**Problem to solve**
Rewrite the material starting at the line containing "Place these in" and ending at the line containing "Answer: [269,59] <", shifting every coordinate in the answer up by 15 and leaving everything else unchanged.
[Provided information start]
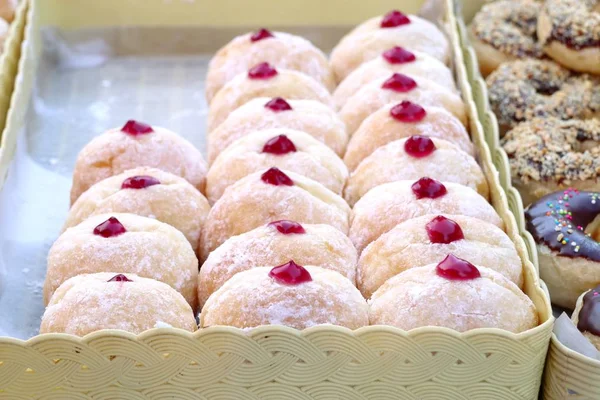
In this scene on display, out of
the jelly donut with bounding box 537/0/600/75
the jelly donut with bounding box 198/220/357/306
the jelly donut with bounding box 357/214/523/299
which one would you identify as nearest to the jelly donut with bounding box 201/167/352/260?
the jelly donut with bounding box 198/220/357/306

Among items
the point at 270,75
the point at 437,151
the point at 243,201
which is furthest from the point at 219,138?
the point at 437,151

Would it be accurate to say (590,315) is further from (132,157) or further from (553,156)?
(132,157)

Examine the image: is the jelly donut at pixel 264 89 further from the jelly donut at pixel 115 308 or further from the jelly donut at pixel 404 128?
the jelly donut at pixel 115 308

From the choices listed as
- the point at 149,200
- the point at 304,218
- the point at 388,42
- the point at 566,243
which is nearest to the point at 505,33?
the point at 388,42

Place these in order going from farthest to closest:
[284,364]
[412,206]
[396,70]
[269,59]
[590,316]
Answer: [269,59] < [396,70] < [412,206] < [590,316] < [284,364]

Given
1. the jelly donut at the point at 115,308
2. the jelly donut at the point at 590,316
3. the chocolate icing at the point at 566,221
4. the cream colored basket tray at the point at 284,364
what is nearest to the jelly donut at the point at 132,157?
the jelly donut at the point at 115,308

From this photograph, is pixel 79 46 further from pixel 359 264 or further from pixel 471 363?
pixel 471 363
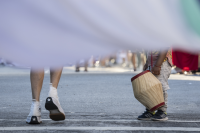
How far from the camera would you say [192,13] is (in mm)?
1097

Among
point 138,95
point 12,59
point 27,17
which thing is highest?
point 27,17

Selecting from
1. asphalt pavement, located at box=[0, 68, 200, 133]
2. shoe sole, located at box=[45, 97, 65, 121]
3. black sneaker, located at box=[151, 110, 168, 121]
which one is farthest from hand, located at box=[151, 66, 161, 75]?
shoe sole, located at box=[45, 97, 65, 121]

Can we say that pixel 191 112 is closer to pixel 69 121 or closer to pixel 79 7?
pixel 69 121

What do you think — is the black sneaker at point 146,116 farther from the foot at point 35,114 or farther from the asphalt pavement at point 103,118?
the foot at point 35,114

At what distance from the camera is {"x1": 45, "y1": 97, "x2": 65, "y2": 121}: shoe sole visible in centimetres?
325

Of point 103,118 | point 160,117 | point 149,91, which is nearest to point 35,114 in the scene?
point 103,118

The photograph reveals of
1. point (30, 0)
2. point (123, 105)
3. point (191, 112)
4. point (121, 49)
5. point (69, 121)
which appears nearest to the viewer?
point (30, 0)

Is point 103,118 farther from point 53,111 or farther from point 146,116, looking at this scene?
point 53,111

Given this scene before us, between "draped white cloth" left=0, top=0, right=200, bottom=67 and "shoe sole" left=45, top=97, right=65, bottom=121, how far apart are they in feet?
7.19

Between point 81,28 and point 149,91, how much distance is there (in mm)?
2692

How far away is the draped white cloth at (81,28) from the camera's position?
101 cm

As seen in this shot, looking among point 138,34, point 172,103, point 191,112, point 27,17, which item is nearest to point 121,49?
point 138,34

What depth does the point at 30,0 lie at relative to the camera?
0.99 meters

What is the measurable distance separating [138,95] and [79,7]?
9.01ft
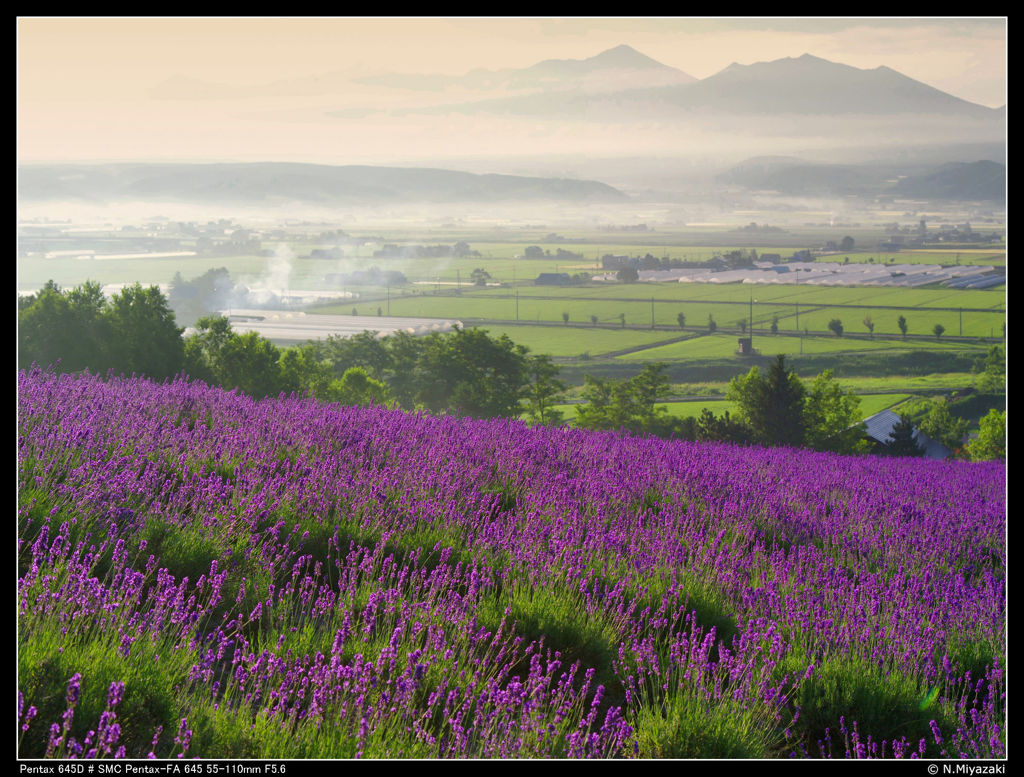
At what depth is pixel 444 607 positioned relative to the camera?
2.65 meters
[Provided information end]
**Complete output**
Place these in order going from farthest to closest:
[284,364]
[412,206]
[396,70]
[269,59]
[590,316]
Answer: [284,74] < [411,85] < [427,221] < [605,331] < [299,379]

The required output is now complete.